UC Davis Cops Mum On Fraud Scandal
OCT. 5, 2010
By LLOYD BILLINGSLEY
UC Davis Police are still playing it close to the vest in an investigation, dating from 2009, of a former UC Davis employee alleged to have misappropriated funds.
“Our investigation is ongoing,” UC Davis police chief Annette M. Spicuzza told CalWatchdog in an October 4 email.
The investigation involves Jennifer Beeman of the Campus Violence Prevention Program (CVPP), “an arm of the UC Davis Police Department,” according to an official statement. Beeman, who directed CVPP for 16 years, “significantly over-reported the number of forcible sex offenses that were committed on and around campus in 2005, 2006 and 2007,” the university said in a press release.
The true figures were “less than half” those Beeman reported, according to the university’s statement. UC Davis audits revealed that the CVPP received $3,168,923 in four federal grants from 1999 to 2005.
In 2008, Beeman faced allegations that she improperly charged travel expenses to a federal grant and UC Davis placed her on administrative leave, later changed to medical leave. Beeman subsequently retired but other allegations surfaced.
UC Davis police sergeant Paul Henoch, in a statement of probable cause, wrote that Beeman had told a fellow co-worker about paying her home mortgage out of a checking account for a campus program called “Take Back the Night.”
Sergeant Henoch learned that Jennifer Beeman was the sole signatory for an account from which she approved payments for a campus anti-violence guide to a third-party vendor, “Southpaw,” owned by Granate Sosnoff of Oakland. From May 11, 2000 through April 9, 2007 Granate Sosnoff was the recipient of 45 payments totaling $540,336.31.

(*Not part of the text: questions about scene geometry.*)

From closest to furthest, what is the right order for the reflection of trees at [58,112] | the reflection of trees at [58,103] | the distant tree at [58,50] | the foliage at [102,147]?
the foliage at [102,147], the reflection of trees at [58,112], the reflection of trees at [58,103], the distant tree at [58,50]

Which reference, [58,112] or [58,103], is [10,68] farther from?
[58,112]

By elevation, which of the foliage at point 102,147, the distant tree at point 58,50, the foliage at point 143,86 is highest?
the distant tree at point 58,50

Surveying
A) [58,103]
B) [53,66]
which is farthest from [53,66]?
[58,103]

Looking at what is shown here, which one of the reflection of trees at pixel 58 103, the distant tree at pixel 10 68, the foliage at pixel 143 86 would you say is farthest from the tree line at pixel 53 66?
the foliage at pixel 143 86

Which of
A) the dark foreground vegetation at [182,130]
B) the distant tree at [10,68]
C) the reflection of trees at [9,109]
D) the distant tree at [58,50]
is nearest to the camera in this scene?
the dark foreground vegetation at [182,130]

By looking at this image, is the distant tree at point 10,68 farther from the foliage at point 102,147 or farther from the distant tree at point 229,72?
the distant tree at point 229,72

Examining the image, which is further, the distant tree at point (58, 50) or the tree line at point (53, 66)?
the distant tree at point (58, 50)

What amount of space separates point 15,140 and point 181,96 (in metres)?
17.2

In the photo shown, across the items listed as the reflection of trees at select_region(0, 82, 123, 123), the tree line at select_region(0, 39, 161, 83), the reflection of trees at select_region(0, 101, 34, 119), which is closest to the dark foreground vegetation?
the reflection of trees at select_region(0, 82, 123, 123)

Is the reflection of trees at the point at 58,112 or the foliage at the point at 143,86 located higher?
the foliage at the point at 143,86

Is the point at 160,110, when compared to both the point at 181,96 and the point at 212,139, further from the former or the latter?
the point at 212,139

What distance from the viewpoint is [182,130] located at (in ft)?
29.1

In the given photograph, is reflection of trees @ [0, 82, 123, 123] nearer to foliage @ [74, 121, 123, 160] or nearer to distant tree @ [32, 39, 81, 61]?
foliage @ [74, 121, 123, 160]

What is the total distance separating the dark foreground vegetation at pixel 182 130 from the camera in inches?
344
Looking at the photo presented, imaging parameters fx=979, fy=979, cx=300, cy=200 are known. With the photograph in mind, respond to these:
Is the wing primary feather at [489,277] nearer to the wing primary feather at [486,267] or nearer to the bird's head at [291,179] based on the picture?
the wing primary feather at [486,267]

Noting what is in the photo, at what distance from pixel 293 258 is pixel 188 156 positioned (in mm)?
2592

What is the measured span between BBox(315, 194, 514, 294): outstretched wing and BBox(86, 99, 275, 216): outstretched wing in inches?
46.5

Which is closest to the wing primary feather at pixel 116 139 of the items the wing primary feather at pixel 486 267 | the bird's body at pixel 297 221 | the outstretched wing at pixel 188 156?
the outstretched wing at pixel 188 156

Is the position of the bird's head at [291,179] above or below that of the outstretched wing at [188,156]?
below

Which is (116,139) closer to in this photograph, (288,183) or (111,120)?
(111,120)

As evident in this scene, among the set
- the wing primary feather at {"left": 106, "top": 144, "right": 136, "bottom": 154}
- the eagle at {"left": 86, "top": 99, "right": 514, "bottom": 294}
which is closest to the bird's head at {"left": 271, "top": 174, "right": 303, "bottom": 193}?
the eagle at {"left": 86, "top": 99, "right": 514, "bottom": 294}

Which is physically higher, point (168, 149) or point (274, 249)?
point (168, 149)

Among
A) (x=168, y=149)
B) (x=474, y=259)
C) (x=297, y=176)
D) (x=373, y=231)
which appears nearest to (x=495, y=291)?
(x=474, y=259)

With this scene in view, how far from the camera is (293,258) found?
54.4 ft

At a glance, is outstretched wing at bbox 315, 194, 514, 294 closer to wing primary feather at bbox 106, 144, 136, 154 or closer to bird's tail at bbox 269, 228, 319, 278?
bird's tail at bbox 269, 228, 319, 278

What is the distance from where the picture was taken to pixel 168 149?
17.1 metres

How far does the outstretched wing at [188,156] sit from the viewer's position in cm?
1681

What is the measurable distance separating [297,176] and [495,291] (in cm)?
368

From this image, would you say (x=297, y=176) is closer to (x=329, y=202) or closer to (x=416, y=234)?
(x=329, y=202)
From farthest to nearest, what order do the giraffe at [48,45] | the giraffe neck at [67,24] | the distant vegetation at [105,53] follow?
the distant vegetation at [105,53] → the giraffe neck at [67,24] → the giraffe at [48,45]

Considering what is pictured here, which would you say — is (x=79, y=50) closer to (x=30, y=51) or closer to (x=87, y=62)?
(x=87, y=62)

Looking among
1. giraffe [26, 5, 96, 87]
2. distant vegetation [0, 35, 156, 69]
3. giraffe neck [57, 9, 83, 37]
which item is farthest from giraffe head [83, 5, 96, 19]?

Sergeant Henock duly requested “all account information” from 2000 to May 1, 2007.” What he found has not been made public. At the outset of 2010 chief Spicuzza told reporters the banks had not provided the records and that “we are going to look at everything.”
On May 17, chief Spicuzza told CalWatchdog in a email that “this particular investigation is still ongoing and all things are being reviewed. I’m sorry I can’t get into any more detail than that.”
CalWatchdog’s October request to chief Spicuzza yielded no details, only that the investigation is still “ongoing.”